Ik herinner mij een oud verhaal, dat misschien nog uit mijn kindertijd komt en waarin de hemel met de hel werd vergeleken. Beiden bestonden uit lange tafels, waarop overvloedige spijzen stonden en waar veel mensen aan zaten, die allemaal verstijfde armen hadden, op zo'n manier dat ze het voedsel niet naar hun eigen mond konden brengen - omdat je daar natuurlijk je elleboog moet voor kunnen plooien. De hel was de plaats waar mensen aan die tafel zaten... en allemaal honger hadden. De hemel was de plaats waar de mensen hadden ontdekt dat ze het voedsel wel in elkanders mond konden krijgen en waar er dus feest was.

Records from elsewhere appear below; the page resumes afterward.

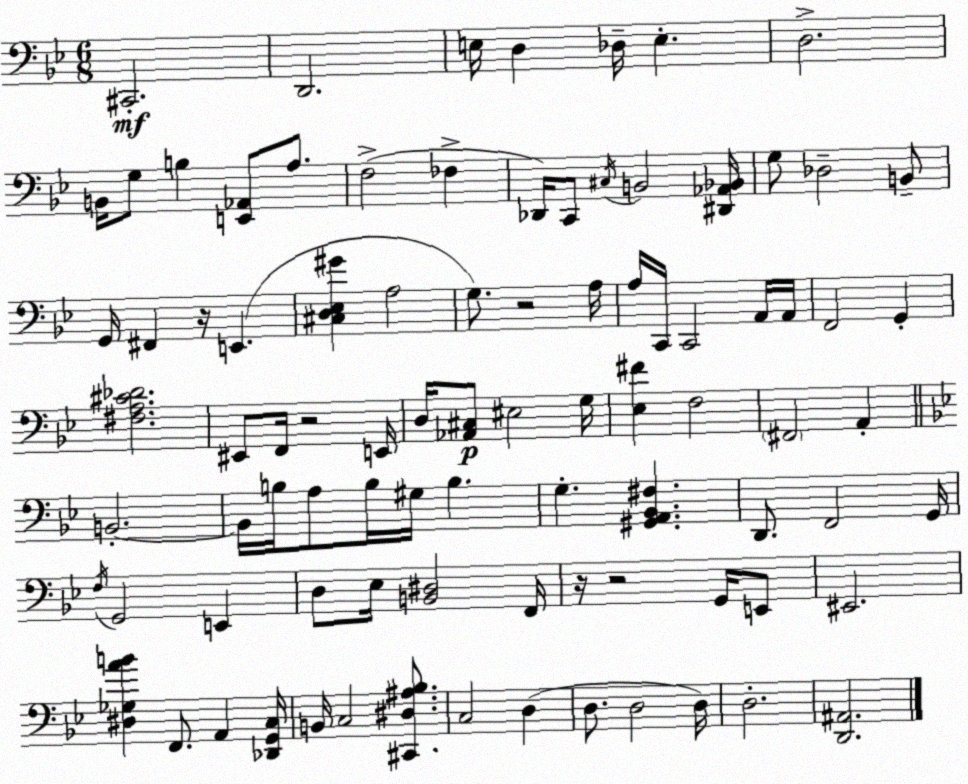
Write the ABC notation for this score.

X:1
T:Untitled
M:6/8
L:1/4
K:Gm
^C,,2 D,,2 E,/4 D, _D,/4 E, D,2 B,,/4 G,/2 B, [E,,_A,,]/2 A,/2 F,2 _F, _D,,/4 C,,/2 ^C,/4 B,,2 [^D,,_A,,_B,,]/4 G,/2 _D,2 B,,/2 G,,/4 ^F,, z/4 E,, [^C,D,_E,^G] A,2 G,/2 z2 A,/4 A,/4 C,,/4 C,,2 A,,/4 A,,/4 F,,2 G,, [^F,A,^C_D]2 ^E,,/2 F,,/4 z2 E,,/4 D,/4 [_A,,^C,]/2 ^E,2 G,/4 [_E,^F] F,2 ^F,,2 A,, B,,2 B,,/4 B,/4 A,/2 B,/4 ^G,/4 B, G, [^G,,A,,_B,,^F,] D,,/2 F,,2 G,,/4 F,/4 G,,2 E,, D,/2 _E,/4 [B,,^D,]2 F,,/4 z/4 z2 G,,/4 E,,/2 ^E,,2 [^D,_G,AB] F,,/2 A,, [_D,,G,,C,]/4 B,,/4 C,2 [^C,,^D,^A,_B,]/2 C,2 D, D,/2 D,2 D,/4 D,2 [D,,^A,,]2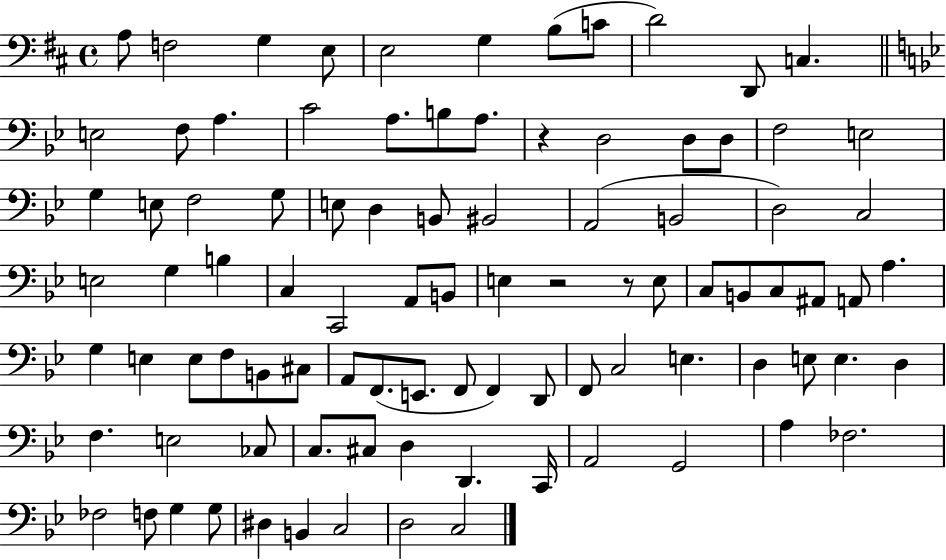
X:1
T:Untitled
M:4/4
L:1/4
K:D
A,/2 F,2 G, E,/2 E,2 G, B,/2 C/2 D2 D,,/2 C, E,2 F,/2 A, C2 A,/2 B,/2 A,/2 z D,2 D,/2 D,/2 F,2 E,2 G, E,/2 F,2 G,/2 E,/2 D, B,,/2 ^B,,2 A,,2 B,,2 D,2 C,2 E,2 G, B, C, C,,2 A,,/2 B,,/2 E, z2 z/2 E,/2 C,/2 B,,/2 C,/2 ^A,,/2 A,,/2 A, G, E, E,/2 F,/2 B,,/2 ^C,/2 A,,/2 F,,/2 E,,/2 F,,/2 F,, D,,/2 F,,/2 C,2 E, D, E,/2 E, D, F, E,2 _C,/2 C,/2 ^C,/2 D, D,, C,,/4 A,,2 G,,2 A, _F,2 _F,2 F,/2 G, G,/2 ^D, B,, C,2 D,2 C,2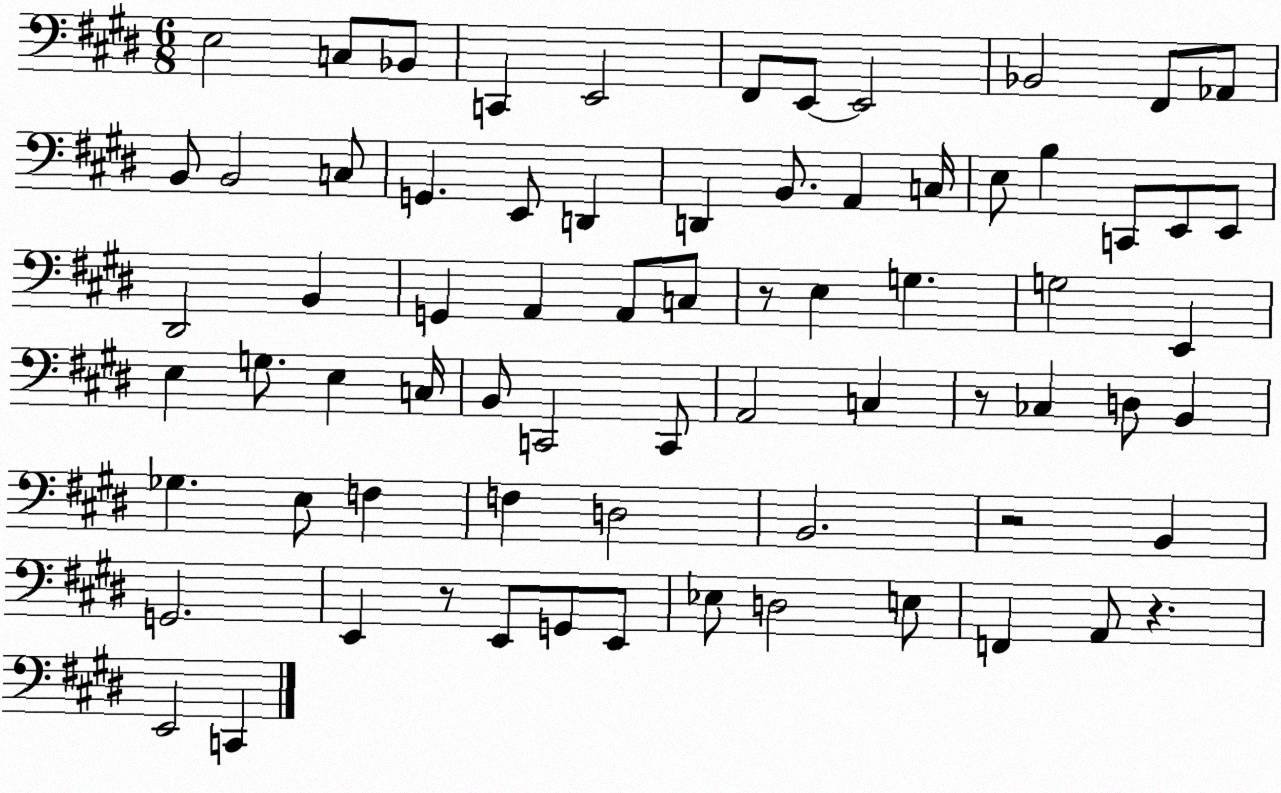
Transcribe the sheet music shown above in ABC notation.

X:1
T:Untitled
M:6/8
L:1/4
K:E
E,2 C,/2 _B,,/2 C,, E,,2 ^F,,/2 E,,/2 E,,2 _B,,2 ^F,,/2 _A,,/2 B,,/2 B,,2 C,/2 G,, E,,/2 D,, D,, B,,/2 A,, C,/4 E,/2 B, C,,/2 E,,/2 E,,/2 ^D,,2 B,, G,, A,, A,,/2 C,/2 z/2 E, G, G,2 E,, E, G,/2 E, C,/4 B,,/2 C,,2 C,,/2 A,,2 C, z/2 _C, D,/2 B,, _G, E,/2 F, F, D,2 B,,2 z2 B,, G,,2 E,, z/2 E,,/2 G,,/2 E,,/2 _E,/2 D,2 E,/2 F,, A,,/2 z E,,2 C,,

Ik moet daaraan denken in deze corona tijden. Als je - ook zonder stijve armen - telkens je eigen voedsel moet nemen, dat is de hemel niet. De hemel is maar waar we het voor elkaar kunnen bereiden, waar we het kunnen geven, waar we te gast mogen zijn. Het zou wel eens kunnen dat er veel "hemel" aan ons voorbijgaat deze dagen.
Niettemin verwarm ook ik mij aan die meer zeldzame - en dus des te meer kostbare - momenten waarop mensen erin slagen om ondanks de beperkingen toch iets voor elkaar te betekenen en dus een stukje hemel te brengen. Ja, de hemel is al een beetje nu en verder ook heel veel belofte aan later. Daar kunnen we nu al van dromen.
Ik bedenk nog dat Jezus bij het laatste avondmaal brood nam en het gaf. Hij gaf het. Dat Hij het was, die het gaf alleen al, maakte het tot de hemel.